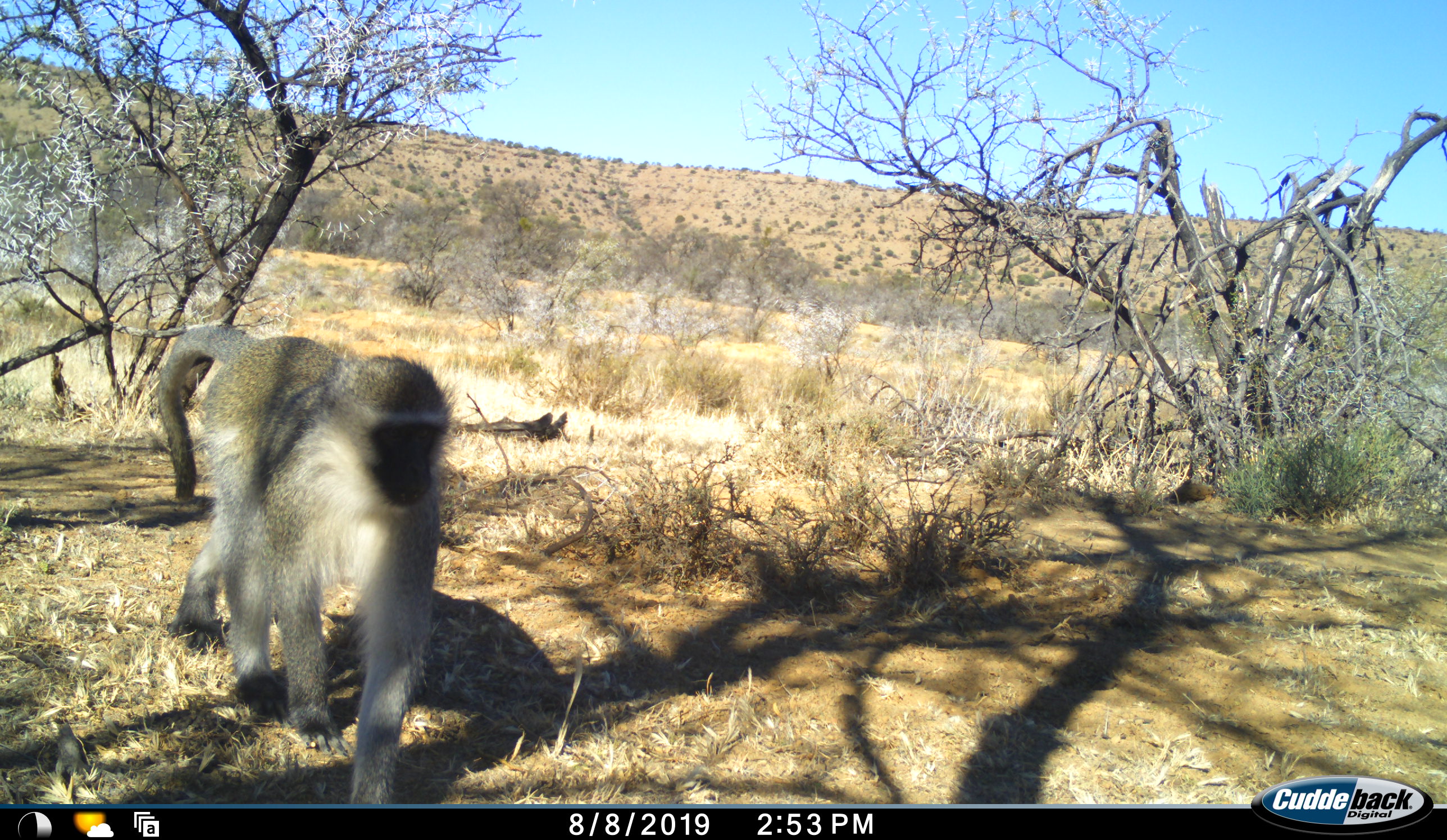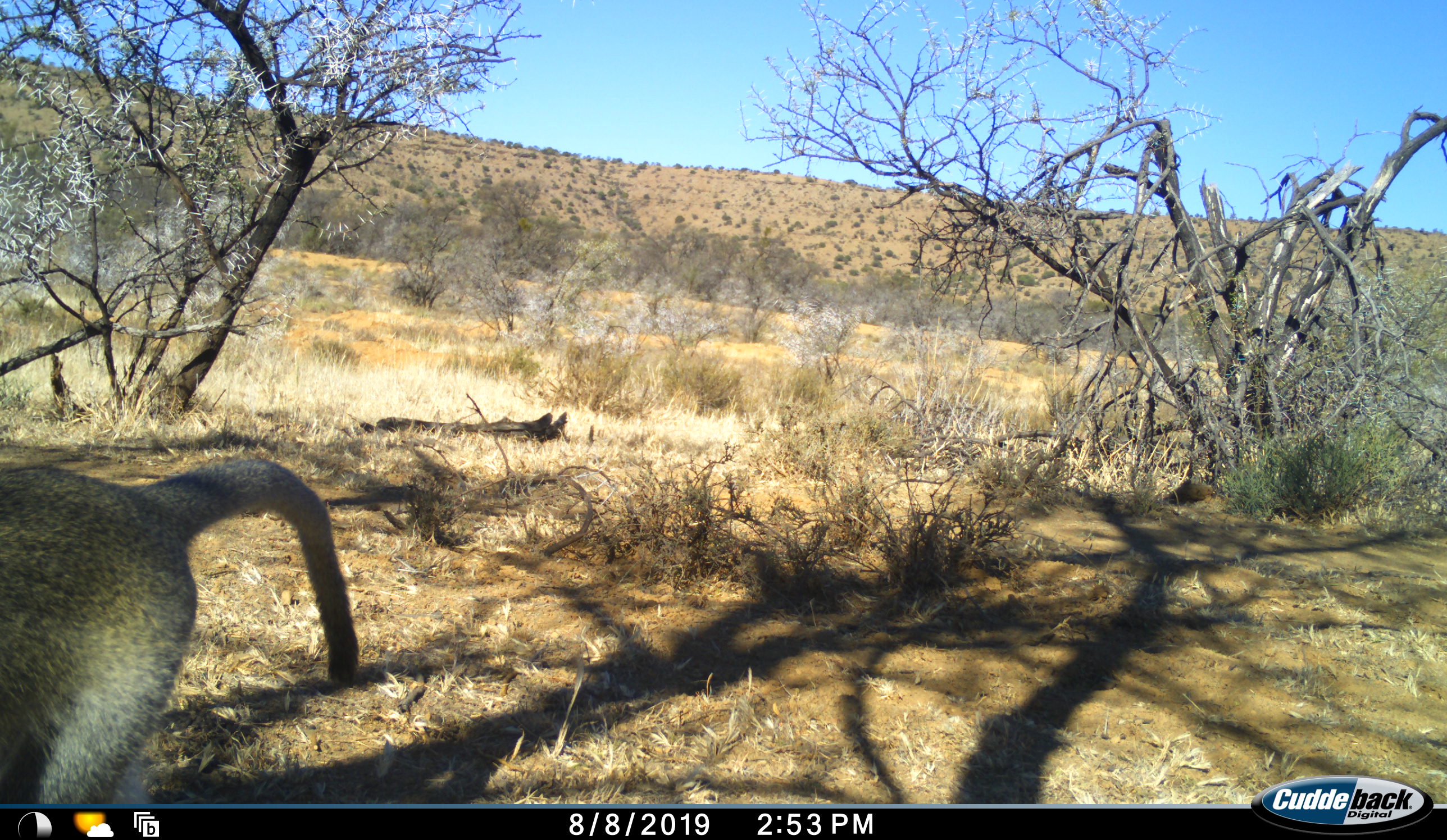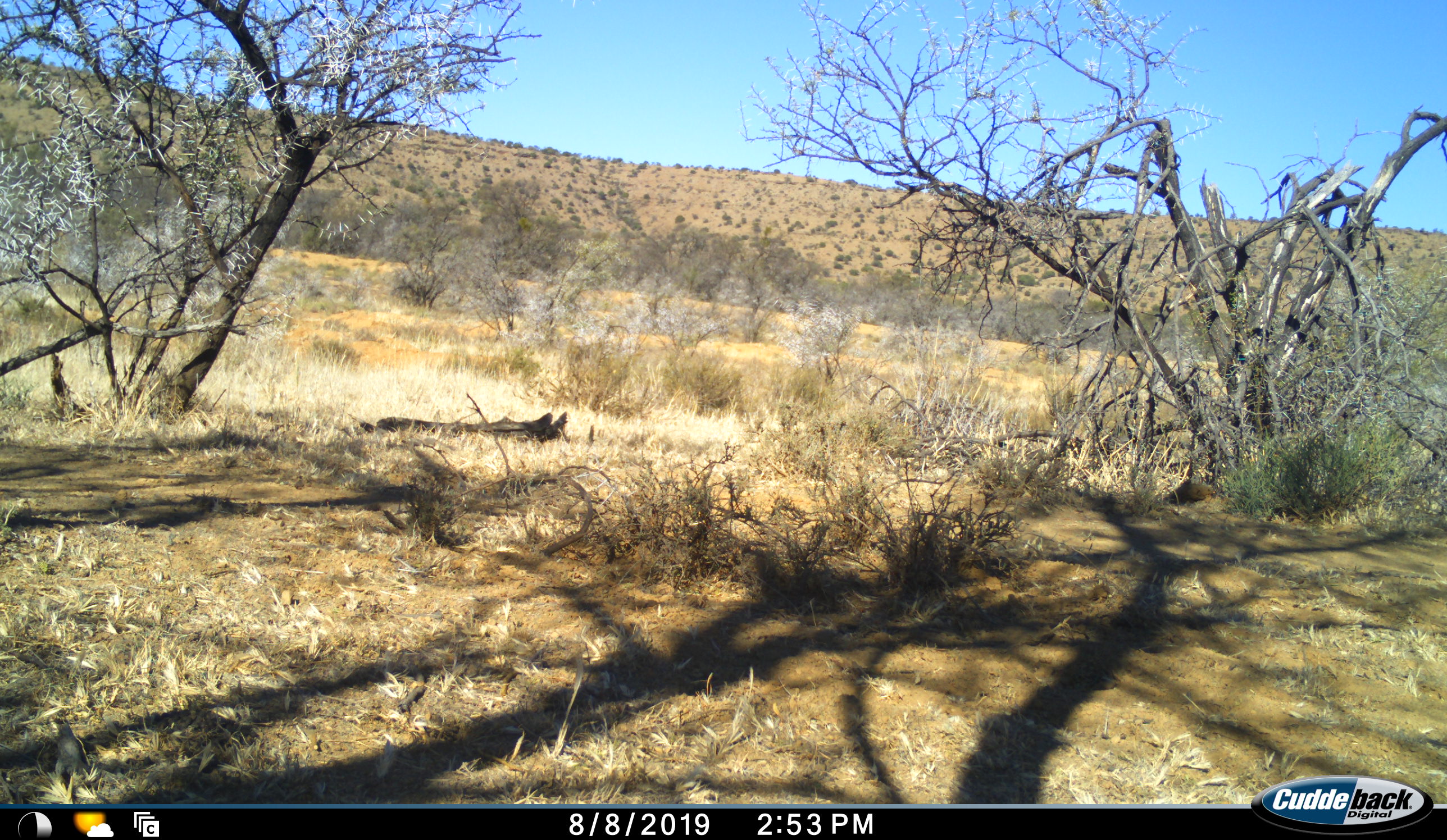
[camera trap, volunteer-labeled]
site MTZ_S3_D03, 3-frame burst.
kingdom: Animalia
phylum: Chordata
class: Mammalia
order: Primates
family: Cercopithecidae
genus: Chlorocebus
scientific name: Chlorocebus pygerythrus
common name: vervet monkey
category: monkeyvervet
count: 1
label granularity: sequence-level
•••••
--- What this task involves ---
Your task is to transcribe exactly the lines from the one with "class: Mammalia" through the end of the data, both included, and nothing besides.

--- Output of the task ---
class: Mammalia
order: Primates
family: Cercopithecidae
genus: Chlorocebus
scientific name: Chlorocebus pygerythrus
common name: vervet monkey
category: monkeyvervet
count: 1
label granularity: sequence-level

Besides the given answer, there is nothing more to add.